**本文抜粋:**
+-------+

本文の先頭へ
韓国:密陽、対話と共感が消えた時代の自画像
Home 検索

密陽、対話と共感が消えた時代の自画像

[寄稿]「外部勢力」は密陽のおばあさんと共に泣こう

ソ・チャンホ(人権運動連帯) 2013.10.07 11:11

「みなさん、この苦しさが分かります? 一生を一緒に暮らしてきた隣人が分かれ、挨拶もしない。道で会っても賛成側、反対側と互いに見ないふりをして通り過ぎる。その苦痛が分かります? 私はそれが一番苦しい」

「こうして暮らすのは本当にうんざりだ。くやしい。いっそはやく終わればいい。待っている『状況』(侵奪)があろうがなかろうが、くやしいのは同じだ。そしてこんな恐ろしいことがもう何年も続いている! 今度は本当に最後にしたい!!」

-密陽、765kV送電塔建設反対現場でおばあさんの言葉

「密陽のおばあさん、夜はよく眠れましたか?」という挨拶がいかに恥ずかしく 無気力な言葉か、そして本当に無責任な言葉であることを痛感する時だ。文を 書いているこの時間にも、ほとんどが70歳を越える老駆の密陽おばあさんたちは 送電塔予定地6か所に穴を作って鎖を持ったまま、冷たい土の中で孤独に守って いる。そして密陽のおばあさんたちは死と断食、そして病んだ老駆を率いて若い 戦闘警察と危なっかしく全身で抵抗している。

[出処:チャムセサン資料写真]

対話と共感が消えた0.6%

密陽おばあさんの政府と韓電に対する怒りは、むちゃくちゃな田舎の利益主義 ではない。0.6%。韓電が密陽765kV送電塔事業をおばあさんたちと住民に初めて 知らせた2005年8月の環境影響評価説明会の時に参加したおばあさんたちと住民 の割合だ。政府と韓電は、2000年に今回の送電塔事業を準備を始め、住民には 5年後に知らせた。それも数人の里長と、何のための説明会かも知らずに里長に ついて行ったたった0.6%だけがその話を聞いた。

+-------+

**課題 a:**
行のうち「What is the distance from」を含む行から最後の行までを、空行を除いて「番号」と「内容」の2列のMarkdown表に書き直せ。画像は表に入れないこと。
本文と行は、それぞれ別の出典から取られている。

+-------+

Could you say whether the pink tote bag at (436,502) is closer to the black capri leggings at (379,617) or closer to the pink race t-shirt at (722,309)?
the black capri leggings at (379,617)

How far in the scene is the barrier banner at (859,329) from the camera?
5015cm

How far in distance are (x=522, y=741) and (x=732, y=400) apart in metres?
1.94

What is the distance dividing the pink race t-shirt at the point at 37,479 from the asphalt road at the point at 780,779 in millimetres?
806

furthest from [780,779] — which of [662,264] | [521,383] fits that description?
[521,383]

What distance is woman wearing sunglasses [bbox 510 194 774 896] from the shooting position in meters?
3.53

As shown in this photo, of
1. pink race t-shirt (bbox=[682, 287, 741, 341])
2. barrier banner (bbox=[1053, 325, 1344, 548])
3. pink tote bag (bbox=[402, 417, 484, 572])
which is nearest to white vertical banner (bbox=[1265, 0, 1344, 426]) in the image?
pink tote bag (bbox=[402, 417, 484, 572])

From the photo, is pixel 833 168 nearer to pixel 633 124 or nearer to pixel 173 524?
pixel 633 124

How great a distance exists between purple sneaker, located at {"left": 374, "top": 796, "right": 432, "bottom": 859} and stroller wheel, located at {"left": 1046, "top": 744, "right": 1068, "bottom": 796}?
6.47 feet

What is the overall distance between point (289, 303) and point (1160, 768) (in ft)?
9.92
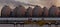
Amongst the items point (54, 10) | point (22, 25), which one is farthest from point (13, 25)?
point (54, 10)

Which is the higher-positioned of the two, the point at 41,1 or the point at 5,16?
the point at 41,1

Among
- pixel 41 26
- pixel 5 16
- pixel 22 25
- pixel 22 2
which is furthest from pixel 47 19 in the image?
pixel 22 2

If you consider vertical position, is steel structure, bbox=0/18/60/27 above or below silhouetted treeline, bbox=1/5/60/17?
below

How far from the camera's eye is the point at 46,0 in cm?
157

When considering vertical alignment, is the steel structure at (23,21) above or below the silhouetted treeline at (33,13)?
below

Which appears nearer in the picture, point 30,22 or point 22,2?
point 30,22

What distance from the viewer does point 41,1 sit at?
5.09 feet

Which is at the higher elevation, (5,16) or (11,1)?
(11,1)

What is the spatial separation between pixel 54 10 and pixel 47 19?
0.10 m

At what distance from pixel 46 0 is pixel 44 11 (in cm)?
29

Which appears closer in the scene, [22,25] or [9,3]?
[22,25]

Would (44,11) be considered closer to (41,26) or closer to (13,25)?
(41,26)

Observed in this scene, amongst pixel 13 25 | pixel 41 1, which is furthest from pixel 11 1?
pixel 13 25

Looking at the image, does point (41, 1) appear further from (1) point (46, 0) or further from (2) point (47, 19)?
(2) point (47, 19)
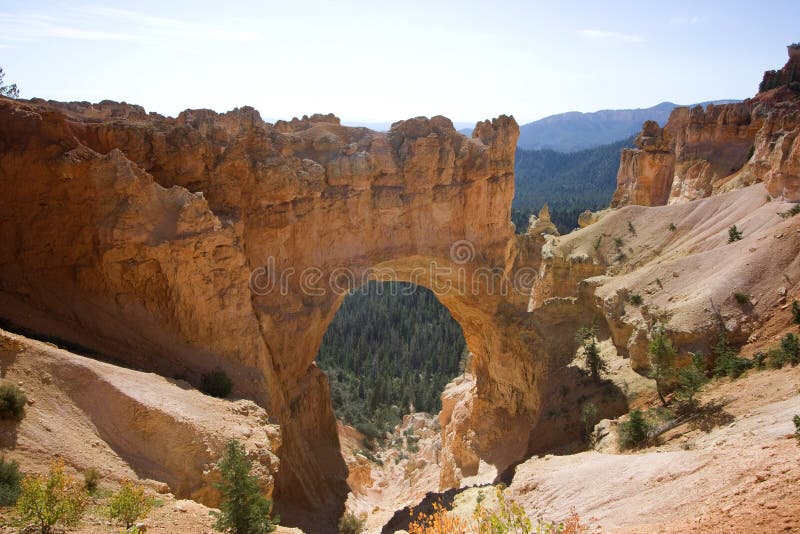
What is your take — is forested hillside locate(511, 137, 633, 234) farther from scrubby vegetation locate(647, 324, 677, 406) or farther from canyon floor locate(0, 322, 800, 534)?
canyon floor locate(0, 322, 800, 534)

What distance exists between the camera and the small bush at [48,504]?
7980mm

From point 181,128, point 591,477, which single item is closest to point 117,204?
point 181,128

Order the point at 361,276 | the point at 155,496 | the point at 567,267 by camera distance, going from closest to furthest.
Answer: the point at 155,496
the point at 361,276
the point at 567,267

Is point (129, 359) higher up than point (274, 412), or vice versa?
point (129, 359)

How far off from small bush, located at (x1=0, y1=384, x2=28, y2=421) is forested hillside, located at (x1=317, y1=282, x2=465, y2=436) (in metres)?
28.2

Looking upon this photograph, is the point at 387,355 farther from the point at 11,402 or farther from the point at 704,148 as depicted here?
the point at 11,402

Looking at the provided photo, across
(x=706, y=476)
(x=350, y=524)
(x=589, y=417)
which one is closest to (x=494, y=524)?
(x=706, y=476)

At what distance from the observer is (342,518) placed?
73.5 ft

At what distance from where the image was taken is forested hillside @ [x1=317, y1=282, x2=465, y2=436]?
1797 inches

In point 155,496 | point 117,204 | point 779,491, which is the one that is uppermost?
point 117,204

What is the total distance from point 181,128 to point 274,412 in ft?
37.0

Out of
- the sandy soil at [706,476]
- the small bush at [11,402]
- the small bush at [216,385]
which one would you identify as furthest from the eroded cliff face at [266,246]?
the sandy soil at [706,476]

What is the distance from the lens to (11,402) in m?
10.3

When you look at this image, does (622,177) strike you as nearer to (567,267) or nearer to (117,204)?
(567,267)
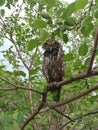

+-------+

**課題 b:**
密陽の送電塔建設反対を扱った本文を、最後の文の次から書き継げ。

**回答 a:**
| 番号 | 内容 |
|---|---|
| 1 | What is the distance from the lens to (11,402) in m? |
| 2 | 10.3 |
| 3 | When you look at this image, does (622,177) strike you as nearer to (567,267) or nearer to (117,204)? |
| 4 | (567,267) |

**回答 b:**
こうして政府と韓電は事業計画の段階から立地選定、住民協議の全ての過程で 形式的な手続きを取っただけで、協議はしなかった。その後、対立を仲裁する ために、対立調停委員会、制度改善推進委員会などの協議体が構成されたが、 まさに政府と韓電は議論に誠実に参加するのではなく、協議期間にも密陽市長 を告発するなどで工事を再開し強行することに力を入れた。

密陽おばあさんたちの理由ある怒りと闘争

これまで政府と韓電は、おばあさんたちと住民たちが提示した代案には耳を傾 けず、おばあさんと住民たちに本気で対応しなかった。その上、表では対話を するふりをして、むしろ賛成・反対のおばあさんと住民たちを反目させる行為 もはばからなかった。秋夕の前に鄭[火+共]原(チョン・ホンウォン)国務総理 の訪問が、秋夕以後に工事を強行する布石だという予想は、結果として正しい かった。だから密陽のおばあさんの怒りと闘争はとても正当で、対話と共感が 消えた政府と韓電に対する抵抗であり、叫びだ。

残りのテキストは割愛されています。